To the layman, the terms “assault” and “battery” are often used interchangeably to mean the same thing. There is however one major difference between the two terms for those in the know. The difference being that one of these terms- battery, involves the presence of actual physical harm done to another individual. Assault on the other hand, often refers to the mere threat of harm, even if there was no actual harm that was inflicted on another individual.
Oftentimes and in many jurisdictions both battery and assault are often joined together as a single offense. Reason being that more often than not, when someone commits a battery offense, chances are they have committed an assault just prior to that. It is also important to note that there are often different degrees of battery, including first, second and third degrees of battery each carrying degrees of punishment.
The Different Penalties.
Just as the terms assault and battery have different definitions, so also do they have similarly different penalties, if one is convicted of either crime. Having said that, the punishment for assault and/or batter varies from one jurisdiction to another. While it may by and large be the same in some places, it may be radically different in other places. Visit this website to get a listing of all the various laws regarding assault and battery, and the corresponding penalties.
So for instance, the punishment for the various types of assault and battery (simple assault and battery, and simple and aggravated battery) in the state of Georgia can range anywhere from $1,000 to $5,000 in fines, one year jail time or restitution for simple assault or misdemeanor. Aggravated assault or battery on the other hand can carry a felony charge, which carries anything between one and twenty years in prison. Including fines and other restitution.
California on the other hand, where assault and battery laws are found in criminal as well as civil laws, the punishment for simple assault, which is a misdemeanor is up to six months in a county jail and/or a maximum 1,000 fine, probation, restitution to the victim(s).
The crime of battery on the other hand can carry either a misdemeanor charge with up to six months in a county jail, and/or maximum fine $2,000, a probation or felony (depending on the nature of the alleged offense,) and is additionally punishable by up to three years in county jail or state prison, a fine of $2,000 up to $10,000, or both, probation. As well as restitution to the victim(s).

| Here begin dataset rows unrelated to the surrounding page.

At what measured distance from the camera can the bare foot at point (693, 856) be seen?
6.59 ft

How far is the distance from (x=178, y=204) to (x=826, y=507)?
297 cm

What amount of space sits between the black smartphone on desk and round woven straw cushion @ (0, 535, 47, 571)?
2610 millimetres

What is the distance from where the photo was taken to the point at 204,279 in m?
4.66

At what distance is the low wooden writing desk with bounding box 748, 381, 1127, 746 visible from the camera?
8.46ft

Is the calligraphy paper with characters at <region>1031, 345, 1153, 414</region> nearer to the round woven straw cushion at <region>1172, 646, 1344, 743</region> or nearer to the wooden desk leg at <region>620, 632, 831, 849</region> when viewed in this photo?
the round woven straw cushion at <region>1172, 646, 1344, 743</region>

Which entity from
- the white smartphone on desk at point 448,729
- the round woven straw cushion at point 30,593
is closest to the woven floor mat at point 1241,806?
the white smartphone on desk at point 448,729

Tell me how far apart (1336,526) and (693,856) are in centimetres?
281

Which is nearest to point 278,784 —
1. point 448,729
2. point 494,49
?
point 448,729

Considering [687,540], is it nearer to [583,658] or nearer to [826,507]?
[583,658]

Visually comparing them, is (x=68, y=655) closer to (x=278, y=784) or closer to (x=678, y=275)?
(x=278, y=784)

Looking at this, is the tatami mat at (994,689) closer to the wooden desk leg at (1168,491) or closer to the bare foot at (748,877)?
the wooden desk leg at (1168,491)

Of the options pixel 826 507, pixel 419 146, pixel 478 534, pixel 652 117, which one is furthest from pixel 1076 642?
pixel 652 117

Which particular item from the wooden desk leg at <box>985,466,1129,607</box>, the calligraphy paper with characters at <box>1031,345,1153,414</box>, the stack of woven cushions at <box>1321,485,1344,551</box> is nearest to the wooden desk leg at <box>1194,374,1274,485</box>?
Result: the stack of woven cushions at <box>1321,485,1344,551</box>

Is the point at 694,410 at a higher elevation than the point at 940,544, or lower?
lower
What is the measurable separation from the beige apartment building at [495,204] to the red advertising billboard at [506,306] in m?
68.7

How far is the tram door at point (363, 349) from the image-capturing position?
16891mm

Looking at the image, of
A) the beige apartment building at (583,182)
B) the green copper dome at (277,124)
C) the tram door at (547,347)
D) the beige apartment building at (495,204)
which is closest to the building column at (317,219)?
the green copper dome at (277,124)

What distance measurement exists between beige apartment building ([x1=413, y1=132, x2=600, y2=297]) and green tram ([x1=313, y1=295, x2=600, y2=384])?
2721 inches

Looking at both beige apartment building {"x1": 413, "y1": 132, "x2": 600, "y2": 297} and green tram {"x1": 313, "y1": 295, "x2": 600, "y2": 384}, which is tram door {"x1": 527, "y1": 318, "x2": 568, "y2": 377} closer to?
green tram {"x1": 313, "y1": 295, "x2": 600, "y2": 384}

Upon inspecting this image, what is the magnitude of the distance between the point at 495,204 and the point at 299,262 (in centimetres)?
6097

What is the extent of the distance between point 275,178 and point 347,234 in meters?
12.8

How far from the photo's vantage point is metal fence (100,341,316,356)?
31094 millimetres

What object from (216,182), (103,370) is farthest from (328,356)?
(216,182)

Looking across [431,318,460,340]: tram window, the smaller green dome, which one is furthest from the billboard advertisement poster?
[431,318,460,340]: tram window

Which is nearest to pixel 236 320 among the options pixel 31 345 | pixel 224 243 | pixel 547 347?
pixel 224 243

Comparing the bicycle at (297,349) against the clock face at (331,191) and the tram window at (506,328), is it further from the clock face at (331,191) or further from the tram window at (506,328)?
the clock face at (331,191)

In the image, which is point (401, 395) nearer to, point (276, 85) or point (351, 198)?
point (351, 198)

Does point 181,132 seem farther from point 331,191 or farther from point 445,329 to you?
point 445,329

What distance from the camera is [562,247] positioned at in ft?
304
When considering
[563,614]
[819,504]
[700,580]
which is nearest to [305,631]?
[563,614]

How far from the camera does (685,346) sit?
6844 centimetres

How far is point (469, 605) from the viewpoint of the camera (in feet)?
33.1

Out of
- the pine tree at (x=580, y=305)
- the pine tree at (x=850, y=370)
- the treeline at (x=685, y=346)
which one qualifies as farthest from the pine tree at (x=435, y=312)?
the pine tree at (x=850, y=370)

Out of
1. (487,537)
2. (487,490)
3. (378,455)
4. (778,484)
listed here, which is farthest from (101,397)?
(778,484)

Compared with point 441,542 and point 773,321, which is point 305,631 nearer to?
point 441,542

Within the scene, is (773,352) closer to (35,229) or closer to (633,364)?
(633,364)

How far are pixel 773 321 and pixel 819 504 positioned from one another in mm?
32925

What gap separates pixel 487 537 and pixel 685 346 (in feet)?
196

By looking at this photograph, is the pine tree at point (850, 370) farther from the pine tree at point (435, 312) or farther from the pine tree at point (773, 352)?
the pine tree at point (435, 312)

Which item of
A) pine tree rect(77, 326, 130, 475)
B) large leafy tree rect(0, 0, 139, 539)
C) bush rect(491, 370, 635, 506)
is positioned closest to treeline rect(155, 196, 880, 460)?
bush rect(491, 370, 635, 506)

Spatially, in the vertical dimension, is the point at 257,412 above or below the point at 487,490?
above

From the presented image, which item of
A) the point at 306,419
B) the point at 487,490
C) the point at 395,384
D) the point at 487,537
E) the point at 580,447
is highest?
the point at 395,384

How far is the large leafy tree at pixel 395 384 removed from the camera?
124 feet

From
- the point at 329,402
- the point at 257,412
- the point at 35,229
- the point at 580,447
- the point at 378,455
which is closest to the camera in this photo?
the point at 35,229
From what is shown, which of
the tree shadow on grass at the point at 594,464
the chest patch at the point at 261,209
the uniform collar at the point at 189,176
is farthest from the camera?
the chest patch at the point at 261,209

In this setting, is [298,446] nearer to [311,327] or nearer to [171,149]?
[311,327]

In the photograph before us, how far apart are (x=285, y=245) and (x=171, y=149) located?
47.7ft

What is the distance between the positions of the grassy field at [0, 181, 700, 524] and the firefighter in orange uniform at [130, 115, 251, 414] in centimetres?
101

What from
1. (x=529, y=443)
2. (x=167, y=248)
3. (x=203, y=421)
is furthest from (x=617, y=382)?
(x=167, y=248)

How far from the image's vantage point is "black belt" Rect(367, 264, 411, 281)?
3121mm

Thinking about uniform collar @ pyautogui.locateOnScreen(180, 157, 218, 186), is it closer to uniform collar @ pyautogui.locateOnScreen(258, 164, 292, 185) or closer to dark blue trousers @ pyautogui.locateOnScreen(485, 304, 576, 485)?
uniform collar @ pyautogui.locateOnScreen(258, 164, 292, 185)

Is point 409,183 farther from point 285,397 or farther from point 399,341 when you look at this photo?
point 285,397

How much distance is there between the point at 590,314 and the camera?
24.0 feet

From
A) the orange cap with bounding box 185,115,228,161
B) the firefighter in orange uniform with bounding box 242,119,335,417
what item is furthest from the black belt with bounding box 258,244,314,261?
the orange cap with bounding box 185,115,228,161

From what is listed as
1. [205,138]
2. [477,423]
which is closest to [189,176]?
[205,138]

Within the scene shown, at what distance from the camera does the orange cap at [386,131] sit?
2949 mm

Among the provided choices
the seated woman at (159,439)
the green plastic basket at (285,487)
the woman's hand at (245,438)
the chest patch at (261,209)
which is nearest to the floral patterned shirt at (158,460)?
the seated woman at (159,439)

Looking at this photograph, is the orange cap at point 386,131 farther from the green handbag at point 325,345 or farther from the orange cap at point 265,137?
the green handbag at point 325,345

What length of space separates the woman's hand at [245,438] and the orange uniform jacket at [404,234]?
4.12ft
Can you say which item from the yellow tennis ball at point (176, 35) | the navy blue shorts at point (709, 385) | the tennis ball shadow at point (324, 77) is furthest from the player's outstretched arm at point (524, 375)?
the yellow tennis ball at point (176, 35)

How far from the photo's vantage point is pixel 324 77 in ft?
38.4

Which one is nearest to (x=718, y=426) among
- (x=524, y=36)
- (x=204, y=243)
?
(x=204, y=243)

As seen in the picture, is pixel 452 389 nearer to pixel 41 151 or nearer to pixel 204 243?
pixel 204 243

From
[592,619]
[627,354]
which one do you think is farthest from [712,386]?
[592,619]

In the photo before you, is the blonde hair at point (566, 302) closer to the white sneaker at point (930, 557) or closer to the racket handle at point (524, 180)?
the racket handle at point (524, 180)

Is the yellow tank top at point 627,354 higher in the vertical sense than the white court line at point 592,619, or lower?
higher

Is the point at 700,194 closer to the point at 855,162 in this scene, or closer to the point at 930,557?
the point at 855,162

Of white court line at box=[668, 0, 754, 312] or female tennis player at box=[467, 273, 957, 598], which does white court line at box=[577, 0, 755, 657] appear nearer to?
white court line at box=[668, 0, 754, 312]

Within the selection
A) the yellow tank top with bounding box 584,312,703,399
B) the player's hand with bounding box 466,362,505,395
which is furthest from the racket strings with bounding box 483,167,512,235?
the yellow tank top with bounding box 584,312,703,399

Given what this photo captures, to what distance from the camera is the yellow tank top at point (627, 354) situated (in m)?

Whatever state or jurisdiction an individual resides, an assault and battery case will almost always be prosecuted by the state’s district attorney’s office. The defendant on the other hand is likely to hire a defense attorney to help defend him or her against the charges. Such an individual, if they reside in California for instance, will want to hire a California personal injury attorney to help defend their case.
Damages For Assault and Battery Cases.
Whenever an assault and/or battery results in significant injury, hospitalization and medical attention by an individual, such a person can file a civil lawsuit against the defendant in the case, seeking compensation for things like the pain and suffering, and reimbursement for medical bills, among others.
In such circumstances, the injured individual is likely to want to retain the services of a personal injury attorney to help file the said lawsuit against the defendant.
Note however, that where no physical harm or injury occurred in an assault and battery case, then it will very likely be a waste of time to file a lawsuit as you are likely to not be awarded any damages, even though a crime was committed.
Defense for Assault and Battery
There are some cases where either a prosecution of, or a lawsuit against someone accused of committing an assault and/or battery won’t hold up on a court of law. These will usually include cases where the accused had a valid reason for his or her conduct. Some of these reasons include:
- Self-defense or the defense of others: For instance, a parent who physically assaults or batters someone else in the defense of their child because the child was in actual (physical) danger from the other person might be able to get off being prosecuted, and if indeed the parent is prosecuted, then they stand a good chance of not being found guilty.
This of course is dependent on the nature and type of assault, and the underlying circumstance surrounding the whole incident.
- Privilege: A very good example of privilege is where is involves a police officer or an officer of the law who uses force in carrying out his duties. Even if the force used was excessive. It is perhaps for this exact reason that many police officers do not get prosecuted, or deemed to have acted incorrectly, in the many cases of police shootings of unarmed civilians.
We hope this short article has been able to enlighten you on the difference between assault and battery.